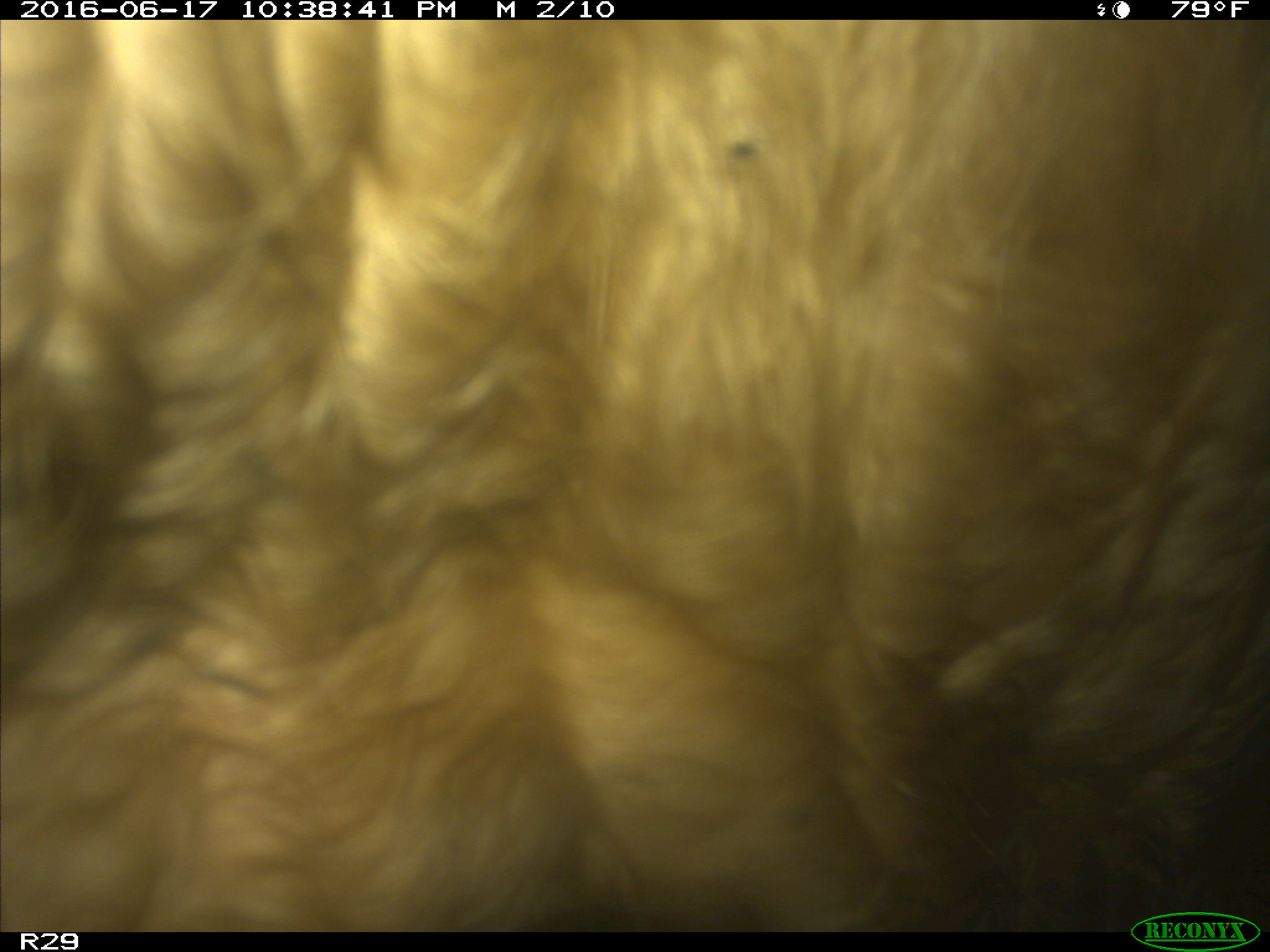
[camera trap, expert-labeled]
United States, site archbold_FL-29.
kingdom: Animalia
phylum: Chordata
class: Mammalia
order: Artiodactyla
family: Bovidae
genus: Bos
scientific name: Bos taurus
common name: domestic cow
==*==
* Assignment *
Before duplicating the entries above, strip out the pictures and keep the rest exact.

* Answer to this exercise *
[camera trap, expert-labeled]
United States, site archbold_FL-29.
kingdom: Animalia
phylum: Chordata
class: Mammalia
order: Artiodactyla
family: Bovidae
genus: Bos
scientific name: Bos taurus
common name: domestic cow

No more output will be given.